There was, however, at least one opponent, the most prominent antifederalist, in fact, who was having second thoughts. This delegate may well have found Hamilton’s words as moving as did the teary-eyed spectators in the galleries. It was now clear they could no longer stand in the way of a new Constitution to govern a new nation. But it looked as if they would get a Bill of Rights that would alleviate their concerns about the need to preserve individual and state rights. The delegate was the leader of the opposition: a simple man with a funny name, largely unsung by history, with a crucial role to play in the destiny of the American republic.
With Hamilton’s eloquence still ringing in his ears, Melancton Smith rose, looked out across the convention floor, and spoke words as critical to the fate of the American union as any in the next seventy-three years, until a prairie lawyer from Illinois delivered his first Inaugural Address. If the man looked tired, his eyes rimmed with dark circles and his long hair unruly, it was understandable. The fight for liberty had taken its toll on Smith and his fellow antifederalists.

• Data extract:
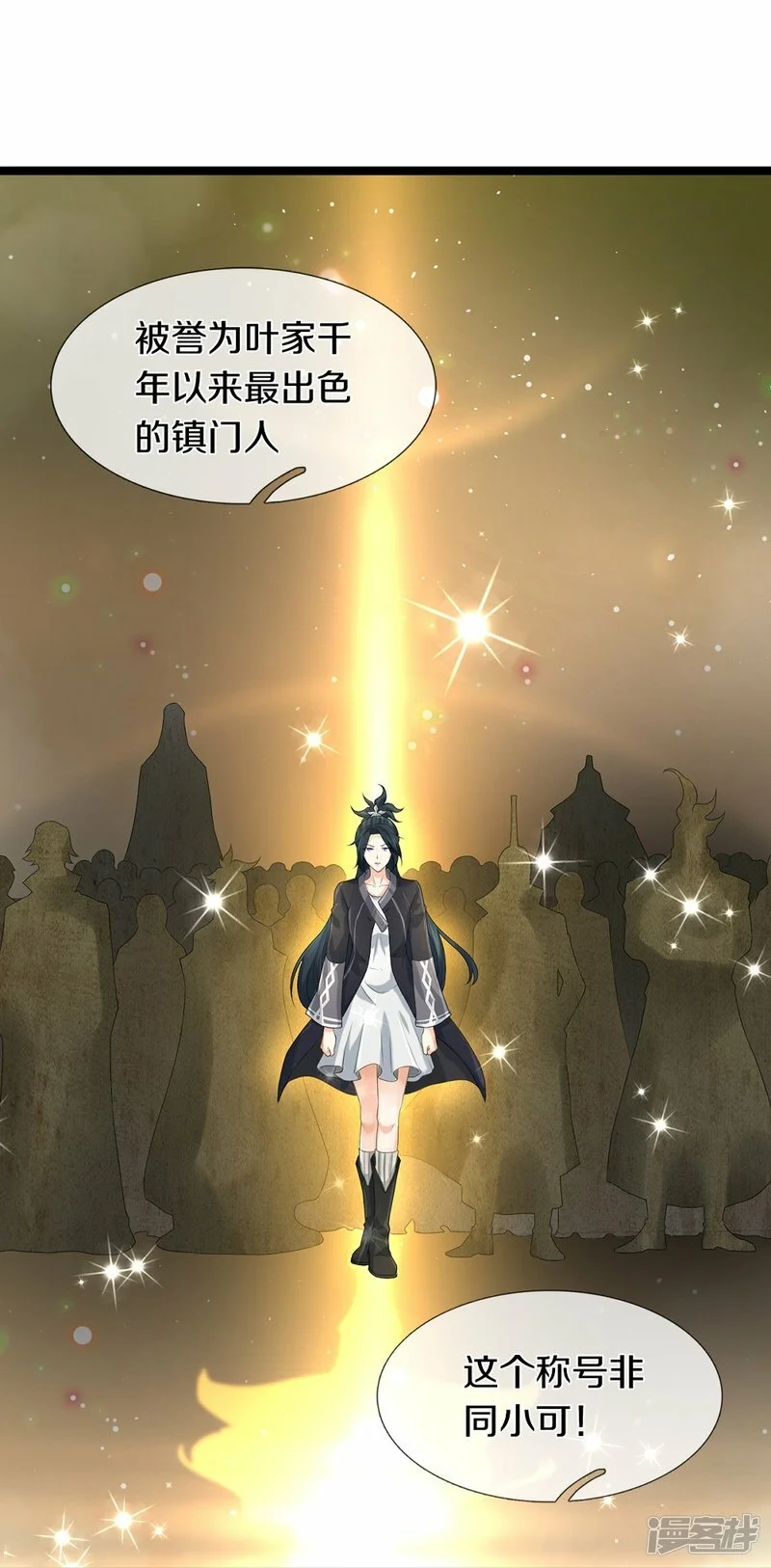 第81话 上下铺30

• What to work on:
**1.** From the passage about Melancton Smith, write out the text from "There was, however, at" up to and including "the American republic.".
**2.** In the passage about Melancton Smith, what had taken its toll on Smith and his fellow antifederalists?

• Replies:
**1.**
There was, however, at least one opponent, the most prominent antifederalist, in fact, who was having second thoughts. This delegate may well have found Hamilton’s words as moving as did the teary-eyed spectators in the galleries. It was now clear they could no longer stand in the way of a new Constitution to govern a new nation. But it looked as if they would get a Bill of Rights that would alleviate their concerns about the need to preserve individual and state rights. The delegate was the leader of the opposition: a simple man with a funny name, largely unsung by history, with a crucial role to play in the destiny of the American republic.

**2.** The fight for liberty had taken its toll on them.